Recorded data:
## start
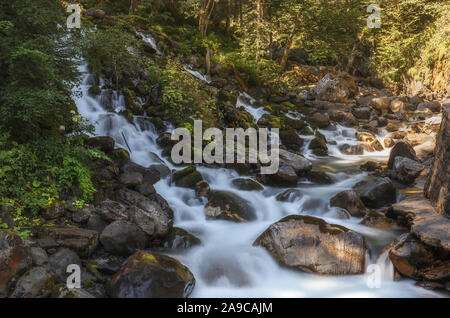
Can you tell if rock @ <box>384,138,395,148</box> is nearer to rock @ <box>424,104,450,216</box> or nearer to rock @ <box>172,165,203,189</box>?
rock @ <box>424,104,450,216</box>

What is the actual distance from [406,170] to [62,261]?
9907 mm

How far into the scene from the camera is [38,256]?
4.82m

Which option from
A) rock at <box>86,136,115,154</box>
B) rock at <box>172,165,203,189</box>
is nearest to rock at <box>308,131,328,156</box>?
rock at <box>172,165,203,189</box>

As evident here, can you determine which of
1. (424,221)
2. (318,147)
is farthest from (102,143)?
(318,147)

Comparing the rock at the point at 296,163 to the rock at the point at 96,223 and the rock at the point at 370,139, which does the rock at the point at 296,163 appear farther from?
the rock at the point at 96,223

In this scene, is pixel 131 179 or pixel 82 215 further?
pixel 131 179

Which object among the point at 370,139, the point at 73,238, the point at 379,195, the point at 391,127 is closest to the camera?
the point at 73,238

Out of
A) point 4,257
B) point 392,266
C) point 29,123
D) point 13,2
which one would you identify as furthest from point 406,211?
point 13,2

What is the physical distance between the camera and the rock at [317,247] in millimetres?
6008

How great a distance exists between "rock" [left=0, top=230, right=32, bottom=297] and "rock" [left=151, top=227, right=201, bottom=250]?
242cm

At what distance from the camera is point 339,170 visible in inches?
454

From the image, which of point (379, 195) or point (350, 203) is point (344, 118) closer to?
point (379, 195)

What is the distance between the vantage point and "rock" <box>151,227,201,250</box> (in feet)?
21.5

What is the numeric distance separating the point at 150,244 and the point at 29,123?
11.5 feet
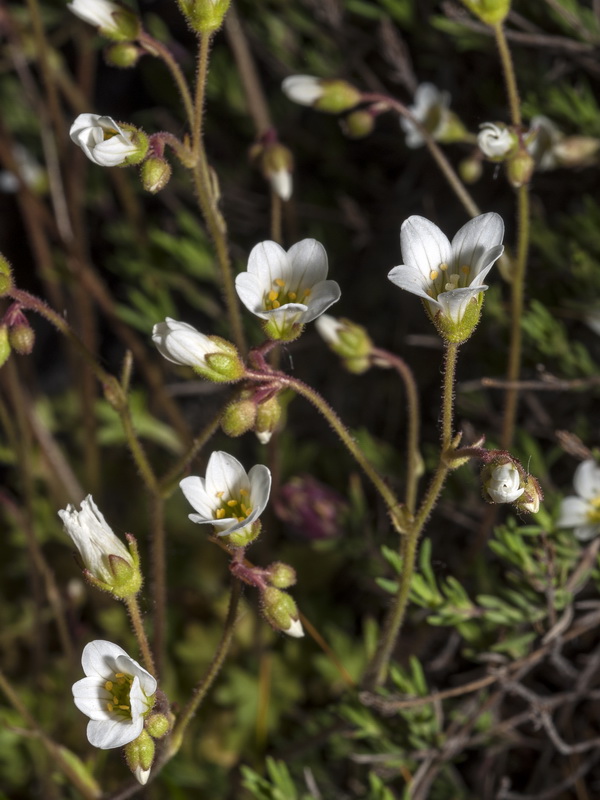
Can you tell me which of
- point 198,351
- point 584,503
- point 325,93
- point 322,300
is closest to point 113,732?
point 198,351

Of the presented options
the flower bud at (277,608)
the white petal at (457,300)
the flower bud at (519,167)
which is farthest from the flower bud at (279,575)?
the flower bud at (519,167)

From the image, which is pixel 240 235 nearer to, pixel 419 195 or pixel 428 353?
pixel 419 195

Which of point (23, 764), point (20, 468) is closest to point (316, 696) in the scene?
point (23, 764)

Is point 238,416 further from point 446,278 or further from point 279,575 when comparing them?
point 446,278

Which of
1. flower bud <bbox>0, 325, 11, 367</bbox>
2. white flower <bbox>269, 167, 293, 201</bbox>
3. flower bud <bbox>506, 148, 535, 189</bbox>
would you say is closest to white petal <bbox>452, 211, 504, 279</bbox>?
flower bud <bbox>506, 148, 535, 189</bbox>

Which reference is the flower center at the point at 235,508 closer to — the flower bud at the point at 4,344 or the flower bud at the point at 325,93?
the flower bud at the point at 4,344

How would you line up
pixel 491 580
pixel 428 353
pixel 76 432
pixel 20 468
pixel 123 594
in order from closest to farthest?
1. pixel 123 594
2. pixel 491 580
3. pixel 20 468
4. pixel 428 353
5. pixel 76 432
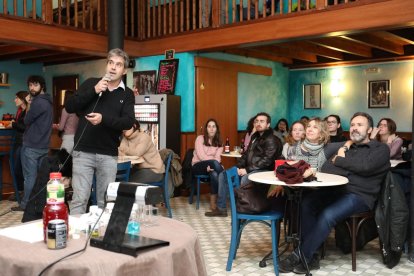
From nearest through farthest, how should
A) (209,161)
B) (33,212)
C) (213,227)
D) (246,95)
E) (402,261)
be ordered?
(33,212) → (402,261) → (213,227) → (209,161) → (246,95)

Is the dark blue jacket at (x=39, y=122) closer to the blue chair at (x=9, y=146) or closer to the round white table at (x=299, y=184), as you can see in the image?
the blue chair at (x=9, y=146)

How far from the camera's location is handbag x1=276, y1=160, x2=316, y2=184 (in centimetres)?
349

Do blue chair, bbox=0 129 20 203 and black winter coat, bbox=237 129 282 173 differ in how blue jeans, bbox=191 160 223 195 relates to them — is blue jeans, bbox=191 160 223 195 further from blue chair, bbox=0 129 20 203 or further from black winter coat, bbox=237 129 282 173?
blue chair, bbox=0 129 20 203

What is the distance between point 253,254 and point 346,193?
104 centimetres

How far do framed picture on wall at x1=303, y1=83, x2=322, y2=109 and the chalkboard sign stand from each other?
12.5ft

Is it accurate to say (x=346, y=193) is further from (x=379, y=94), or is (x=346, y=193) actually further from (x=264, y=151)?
(x=379, y=94)

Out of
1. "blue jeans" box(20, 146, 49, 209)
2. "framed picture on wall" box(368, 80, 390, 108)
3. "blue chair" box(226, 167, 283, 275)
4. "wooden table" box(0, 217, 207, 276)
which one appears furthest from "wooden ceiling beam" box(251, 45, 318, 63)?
"wooden table" box(0, 217, 207, 276)

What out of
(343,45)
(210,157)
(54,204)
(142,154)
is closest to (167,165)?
(142,154)

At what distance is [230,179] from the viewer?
3857 millimetres

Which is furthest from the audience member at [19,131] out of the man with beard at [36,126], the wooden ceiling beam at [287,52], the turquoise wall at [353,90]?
the turquoise wall at [353,90]

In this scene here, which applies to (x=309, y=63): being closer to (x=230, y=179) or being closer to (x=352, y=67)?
(x=352, y=67)

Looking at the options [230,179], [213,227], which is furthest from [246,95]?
[230,179]

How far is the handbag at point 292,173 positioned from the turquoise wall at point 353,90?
645cm

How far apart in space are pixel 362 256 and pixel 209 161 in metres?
2.61
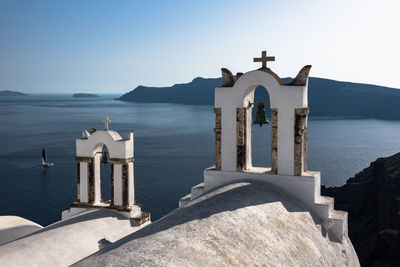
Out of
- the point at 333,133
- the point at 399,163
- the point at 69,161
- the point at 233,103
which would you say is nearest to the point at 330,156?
the point at 399,163

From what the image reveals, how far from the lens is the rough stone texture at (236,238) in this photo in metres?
6.23

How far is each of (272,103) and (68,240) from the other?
22.7 ft

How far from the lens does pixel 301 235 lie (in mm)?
9242

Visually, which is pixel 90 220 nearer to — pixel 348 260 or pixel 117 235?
pixel 117 235

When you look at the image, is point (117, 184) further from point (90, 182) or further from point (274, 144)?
point (274, 144)

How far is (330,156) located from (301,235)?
227 ft

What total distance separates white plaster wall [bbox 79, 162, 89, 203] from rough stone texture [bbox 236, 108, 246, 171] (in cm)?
538

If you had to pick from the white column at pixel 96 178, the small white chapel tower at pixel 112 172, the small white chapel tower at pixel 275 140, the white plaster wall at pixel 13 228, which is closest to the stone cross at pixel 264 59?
the small white chapel tower at pixel 275 140

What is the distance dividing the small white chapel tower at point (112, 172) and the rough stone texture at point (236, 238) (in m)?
3.95

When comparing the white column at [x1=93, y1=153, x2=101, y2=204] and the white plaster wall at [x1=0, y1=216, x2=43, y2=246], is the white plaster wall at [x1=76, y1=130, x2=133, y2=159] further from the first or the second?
the white plaster wall at [x1=0, y1=216, x2=43, y2=246]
## end
◆ **Problem details**:
Return each line exactly as written. Any picture gets left out.

◆ **Answer**:
Can you tell if rock @ <box>384,138,395,148</box> is nearer to rock @ <box>424,104,450,216</box> or nearer to rock @ <box>172,165,203,189</box>?
rock @ <box>424,104,450,216</box>

What is the actual distance from [406,170] to [62,261]?
9907 mm

How far into the scene from the camera is [38,256]?
4.82m

Which option from
A) rock at <box>86,136,115,154</box>
B) rock at <box>172,165,203,189</box>
is nearest to rock at <box>308,131,328,156</box>?
rock at <box>172,165,203,189</box>

As evident here, can you determine which of
1. (424,221)
2. (318,147)
is farthest from (102,143)?
(318,147)

Comparing the rock at the point at 296,163 to the rock at the point at 96,223 and the rock at the point at 370,139, which does the rock at the point at 296,163 appear farther from?
the rock at the point at 96,223

In this scene, is pixel 131 179 or pixel 82 215 further?
pixel 131 179

Which object among the point at 370,139, the point at 73,238, the point at 379,195, the point at 391,127 is closest to the camera?
the point at 73,238

Out of
A) point 4,257
B) point 392,266
C) point 29,123
D) point 13,2
which one would you identify as furthest from point 406,211?
point 13,2

What is the physical distance between the camera and the rock at [317,247] in millimetres?
6008

How great a distance exists between "rock" [left=0, top=230, right=32, bottom=297] and "rock" [left=151, top=227, right=201, bottom=250]?
242cm

At what distance from the camera is point 339,170 visible in inches?
454

From the image, which of point (379, 195) or point (350, 203) is point (344, 118) closer to?
point (379, 195)

What is the distance between the vantage point and "rock" <box>151,227,201,250</box> (in feet)?
21.5

What is the numeric distance separating the point at 150,244 and the point at 29,123?
11.5 feet
Can you tell me which of
- point 198,351
- point 584,503
- point 325,93
- point 322,300
is closest to point 113,732?
point 198,351

Of the presented options
the flower bud at (277,608)
the white petal at (457,300)
the flower bud at (519,167)
which is farthest from the flower bud at (279,575)?
the flower bud at (519,167)

From the image, which is pixel 240 235 nearer to, pixel 419 195 or pixel 428 353?
pixel 419 195

Which of point (23, 764), point (20, 468) is closest to point (316, 696) in the scene?
point (23, 764)

Is point 238,416 further from point 446,278 or further from point 279,575 when comparing them?
point 446,278

Which of
1. flower bud <bbox>0, 325, 11, 367</bbox>
2. white flower <bbox>269, 167, 293, 201</bbox>
3. flower bud <bbox>506, 148, 535, 189</bbox>
would you say is closest to white petal <bbox>452, 211, 504, 279</bbox>?
flower bud <bbox>506, 148, 535, 189</bbox>

Which reference is the flower center at the point at 235,508 closer to — the flower bud at the point at 4,344 or the flower bud at the point at 325,93?
the flower bud at the point at 4,344

How would you line up
pixel 491 580
pixel 428 353
pixel 76 432
pixel 20 468
pixel 123 594
in order from closest to farthest?
1. pixel 123 594
2. pixel 491 580
3. pixel 20 468
4. pixel 428 353
5. pixel 76 432
From nearest through farthest, how should
A) (209,161)
B) (33,212)
C) (213,227)
D) (246,95)
E) (402,261)
be ordered?
(33,212) → (402,261) → (213,227) → (209,161) → (246,95)

Is the dark blue jacket at (x=39, y=122) closer to the blue chair at (x=9, y=146) or closer to the round white table at (x=299, y=184), as you can see in the image?
the blue chair at (x=9, y=146)

How far from the camera's location is handbag x1=276, y1=160, x2=316, y2=184 (in centimetres)?
349

Do blue chair, bbox=0 129 20 203 and black winter coat, bbox=237 129 282 173 differ in how blue jeans, bbox=191 160 223 195 relates to them — is blue jeans, bbox=191 160 223 195 further from blue chair, bbox=0 129 20 203 or further from black winter coat, bbox=237 129 282 173?
blue chair, bbox=0 129 20 203

What is the distance between point 253,254 and point 346,193?
104 centimetres

How far do framed picture on wall at x1=303, y1=83, x2=322, y2=109 and the chalkboard sign stand from each other?
12.5ft

Is it accurate to say (x=346, y=193) is further from (x=379, y=94), or is (x=346, y=193) actually further from (x=264, y=151)?
(x=379, y=94)

Out of
1. "blue jeans" box(20, 146, 49, 209)
2. "framed picture on wall" box(368, 80, 390, 108)
3. "blue chair" box(226, 167, 283, 275)
4. "wooden table" box(0, 217, 207, 276)
which one appears furthest from "wooden ceiling beam" box(251, 45, 318, 63)?
"wooden table" box(0, 217, 207, 276)

What out of
(343,45)
(210,157)
(54,204)
(142,154)
is closest to (167,165)?
(142,154)

At what distance is [230,179] from the viewer?
3857 millimetres

Which is furthest from the audience member at [19,131] out of the man with beard at [36,126], the wooden ceiling beam at [287,52], the turquoise wall at [353,90]?
the turquoise wall at [353,90]

In this scene here, which applies to (x=309, y=63): being closer to (x=230, y=179) or being closer to (x=352, y=67)?
(x=352, y=67)

Looking at the options [230,179], [213,227], which is furthest from [246,95]?
[230,179]

How far is the handbag at point 292,173 positioned from the turquoise wall at point 353,90?
645cm

How far apart in space are pixel 362 256 and pixel 209 161 in metres?
2.61
Out of
- the point at 333,133
- the point at 399,163
- the point at 69,161
- the point at 233,103
which would you say is nearest to the point at 330,156?
the point at 399,163

From what the image reveals, how far from the lens is the rough stone texture at (236,238) in this photo in metres?
6.23

How far is each of (272,103) and (68,240) from the other?
22.7 ft

How far from the lens does pixel 301 235 lie (in mm)?
9242

Visually, which is pixel 90 220 nearer to — pixel 348 260 or pixel 117 235?
pixel 117 235

When you look at the image, is point (117, 184) further from point (90, 182) or further from point (274, 144)?
point (274, 144)

How far is (330,156) located from (301,235)?
227 ft

What total distance separates white plaster wall [bbox 79, 162, 89, 203] from rough stone texture [bbox 236, 108, 246, 171] (in cm)?
538

If you had to pick from the white column at pixel 96 178, the small white chapel tower at pixel 112 172, the small white chapel tower at pixel 275 140, the white plaster wall at pixel 13 228, which is closest to the stone cross at pixel 264 59?
the small white chapel tower at pixel 275 140

What is the distance dividing the small white chapel tower at point (112, 172) and the rough stone texture at point (236, 238) (in m)?
3.95

When comparing the white column at [x1=93, y1=153, x2=101, y2=204] and the white plaster wall at [x1=0, y1=216, x2=43, y2=246], is the white plaster wall at [x1=76, y1=130, x2=133, y2=159] further from the first or the second?
the white plaster wall at [x1=0, y1=216, x2=43, y2=246]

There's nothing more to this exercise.